← Networking Mastery — Fundamentals to Principal

HTTP/2

HTTP/2

HTTP/2 is not a new protocol — it’s a new wire format for the same semantics you already know. Same methods, same status codes, same headers. Different everything underneath.

Understanding HTTP/2 properly means understanding what HTTP/1.1 got wrong first. Because HTTP/2’s design is almost entirely a response to those specific failures.


Why HTTP/2 Exists

HTTP/1.1’s Fundamental Problems

HTTP/1.1 (1999) was designed for a web that no longer exists. A typical page in 1999: one HTML file, a few images. A typical page today: 80-200 separate resources. The protocol never kept up.

Head-of-line blocking (HOL blocking)

HTTP/1.1 is strictly sequential. On a single connection, you send request 1, wait for response 1, then send request 2. Browsers added pipelining (send multiple requests without waiting), but it barely worked — if response 1 was slow, responses 2, 3, 4 all waited regardless. This is HOL blocking.

Browsers worked around it by opening 6-8 parallel TCP connections per domain. That’s the fix the web ran on for 15 years.

Header overhead

Every single request sends full headers — cookies, user-agent, accept-encoding, authorization — as plaintext. On a site that sets 10 cookies, that’s 500-1000 bytes of headers per request, repeated verbatim every time. No compression, no deduplication.

Text format

HTTP/1.1 is human-readable text. That’s nice for debugging but bad for performance. Parsing text requires more CPU than parsing binary, and text is less compact.

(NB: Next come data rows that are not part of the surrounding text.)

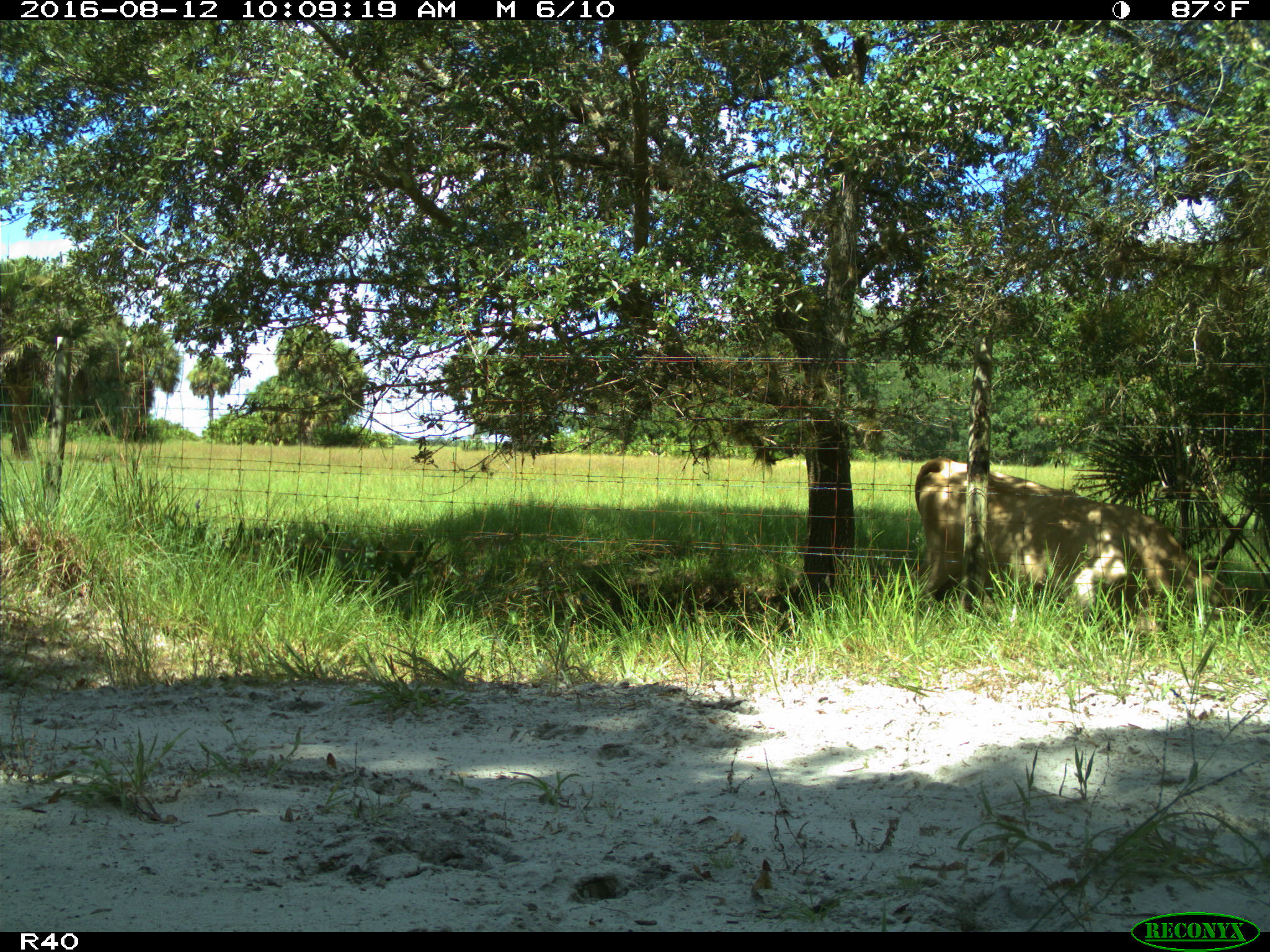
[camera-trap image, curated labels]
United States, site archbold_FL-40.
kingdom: Animalia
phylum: Chordata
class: Mammalia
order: Artiodactyla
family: Bovidae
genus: Bos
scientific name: Bos taurus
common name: domestic cow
Bos taurus (domestic cow).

ELI5: HTTP/1.1 is like ordering food at a restaurant where you can only have one order per waiter, and you have to repeat your entire dietary history (“no gluten, no nuts, allergic to shellfish…”) every single time you order anything, even a glass of water.

SPDY → HTTP/2

Google built SPDY in 2012 as an experiment. It proved multiplexing and header compression worked in practice. HTTP/2 (RFC 7540, 2015) is essentially a standardized, refined version of SPDY. Google deprecated SPDY after HTTP/2 shipped.

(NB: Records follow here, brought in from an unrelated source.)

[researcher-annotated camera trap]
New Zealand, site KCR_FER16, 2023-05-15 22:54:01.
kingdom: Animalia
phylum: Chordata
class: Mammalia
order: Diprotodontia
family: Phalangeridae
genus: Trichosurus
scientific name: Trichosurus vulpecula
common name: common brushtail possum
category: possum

Semantic compatibility is the key design decision. HTTP/2 doesn’t change what an HTTP request means. GET /api/users means the same thing. Status 404 means the same thing. This let the upgrade happen at the infrastructure layer — load balancers, proxies, servers — without changing application code.


Binary Framing Layer

The biggest conceptual shift in HTTP/2: everything is a frame.

Frame Structure

+-----------------------------------------------+
|                 Length (24 bits)               |
+---------------+---------------+---------------+
|   Type (8)    |   Flags (8)   |
+-+-------------+---------------+-------------------+
|R|           Stream Identifier (31 bits)           |
+=+=================================================+
|                 Frame Payload (0..2^24-1 bytes)  |
+---------------------------------------------------+

Every HTTP/2 message is a sequence of frames. The fixed 9-byte header tells you exactly how long the payload is, what kind of frame it is, which stream it belongs to, and what flags apply. You never have to scan for a newline or delimiter.

Frame Types

TypePurpose
DATARequest/response body chunks
HEADERSRequest/response headers (compressed with HPACK)
PRIORITYStream dependency and weight hints
RST_STREAMImmediately terminate a stream
SETTINGSConnection configuration (window sizes, max streams)
PUSH_PROMISEServer announces an upcoming push
PINGRound-trip measurement, keepalive
GOAWAYGraceful connection shutdown
WINDOW_UPDATEFlow control credit
CONTINUATIONOverflow from HEADERS frame

DATA and HEADERS are the workhorses. The rest are control frames that manage the connection and its streams.

Why Binary

Binary parsing is mechanical — read N bytes, done. Text parsing requires scanning character by character looking for \r\n, handling edge cases in whitespace, dealing with case-insensitive comparisons. Binary is faster, more compact, and harder to accidentally malform.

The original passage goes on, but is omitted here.